## [Consigne]
Relevez tous les moyens de communication professionnelle cités dans le texte sur le télétravail.

## [Texte proposé]
Choisir, c’est se préparer
Selon moi, la différence entre le remote “en temps normal” se choisit et s’organise, tandis que le télétravail et en temps de crise a été plutôt soudain et donc subi. Dans l’idéal, les salariés choisissent délibérément de passer en full-remote, et l’entreprise les accompagne. C’est notamment primordial que la boîte ait la culture du remote, pour bien s’organiser. Par exemple, dans mon entreprise, certains d’entre nous sommes habitués aux réunions à distance, nous avons aussi l’habitude de communiquer en interne par écrit, sur des outils tels que Slack (messagerie interne professionnelle, ndlr). Ça nous a aidés à garder le lien en ayant aussi des conversations informelles. À côté de ça, de nombreuses boîtes n’ont jamais utilisé de tels outils et se sont toujours limitées aux mails et aux appels téléphoniques. En d’autres mots, elles n’étaient pas prêtes au 100% télétravail ! Il leur manquait à la fois cette culture remote, et cette culture digitale. Et encore, ma boîte est assez ouverte sur le sujet, et ça n’a pas toujours été simple pour autant.

[Questions d'espace liées à des images]

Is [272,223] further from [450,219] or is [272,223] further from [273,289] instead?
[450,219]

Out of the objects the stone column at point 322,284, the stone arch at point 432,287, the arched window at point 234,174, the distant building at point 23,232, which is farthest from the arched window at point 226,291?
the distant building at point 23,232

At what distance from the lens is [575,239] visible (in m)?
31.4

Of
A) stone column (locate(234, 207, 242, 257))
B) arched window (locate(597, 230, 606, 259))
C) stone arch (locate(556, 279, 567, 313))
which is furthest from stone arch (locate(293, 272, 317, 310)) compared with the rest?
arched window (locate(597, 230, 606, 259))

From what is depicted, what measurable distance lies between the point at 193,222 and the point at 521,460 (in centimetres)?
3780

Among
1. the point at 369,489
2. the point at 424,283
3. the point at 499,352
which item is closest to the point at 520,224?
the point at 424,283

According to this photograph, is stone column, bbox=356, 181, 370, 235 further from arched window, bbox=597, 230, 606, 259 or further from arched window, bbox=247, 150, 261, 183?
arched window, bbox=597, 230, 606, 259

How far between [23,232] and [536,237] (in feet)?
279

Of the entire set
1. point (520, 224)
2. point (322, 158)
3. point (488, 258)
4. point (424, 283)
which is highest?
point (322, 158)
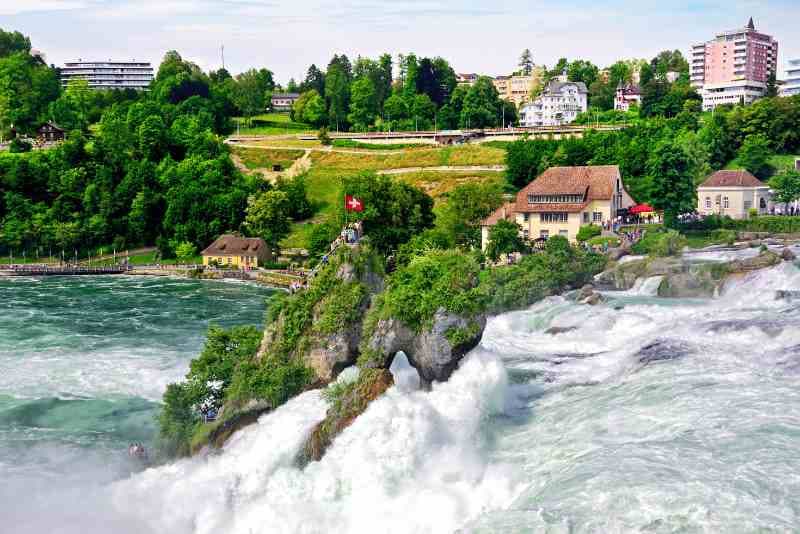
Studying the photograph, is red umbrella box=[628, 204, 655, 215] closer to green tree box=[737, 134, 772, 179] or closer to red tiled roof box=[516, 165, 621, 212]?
red tiled roof box=[516, 165, 621, 212]

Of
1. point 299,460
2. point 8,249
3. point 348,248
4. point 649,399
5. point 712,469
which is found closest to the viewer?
point 712,469

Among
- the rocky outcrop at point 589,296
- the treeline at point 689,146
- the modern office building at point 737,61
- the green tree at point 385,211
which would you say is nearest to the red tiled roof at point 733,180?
the treeline at point 689,146

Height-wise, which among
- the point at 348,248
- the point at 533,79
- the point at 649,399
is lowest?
the point at 649,399

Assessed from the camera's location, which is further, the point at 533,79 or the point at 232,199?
the point at 533,79

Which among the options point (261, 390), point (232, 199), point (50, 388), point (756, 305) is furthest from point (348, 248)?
point (232, 199)

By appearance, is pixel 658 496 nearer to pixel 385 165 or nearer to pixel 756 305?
pixel 756 305

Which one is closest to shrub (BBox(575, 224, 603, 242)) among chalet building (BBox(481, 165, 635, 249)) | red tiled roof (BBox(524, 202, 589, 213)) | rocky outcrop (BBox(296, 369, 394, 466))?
chalet building (BBox(481, 165, 635, 249))

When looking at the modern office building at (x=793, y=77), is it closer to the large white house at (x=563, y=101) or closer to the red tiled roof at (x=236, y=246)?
the large white house at (x=563, y=101)

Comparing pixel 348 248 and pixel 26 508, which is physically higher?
pixel 348 248
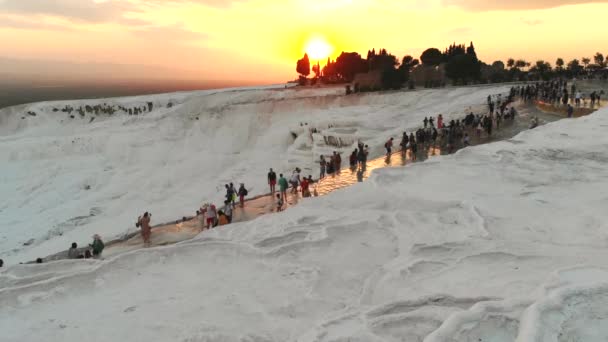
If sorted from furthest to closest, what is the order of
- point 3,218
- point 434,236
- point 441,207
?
point 3,218, point 441,207, point 434,236

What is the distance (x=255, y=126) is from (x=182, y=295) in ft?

## [Corrigé]
- les réunions à distance
- la communication interne par écrit, sur des outils comme Slack
- les mails
- les appels téléphoniques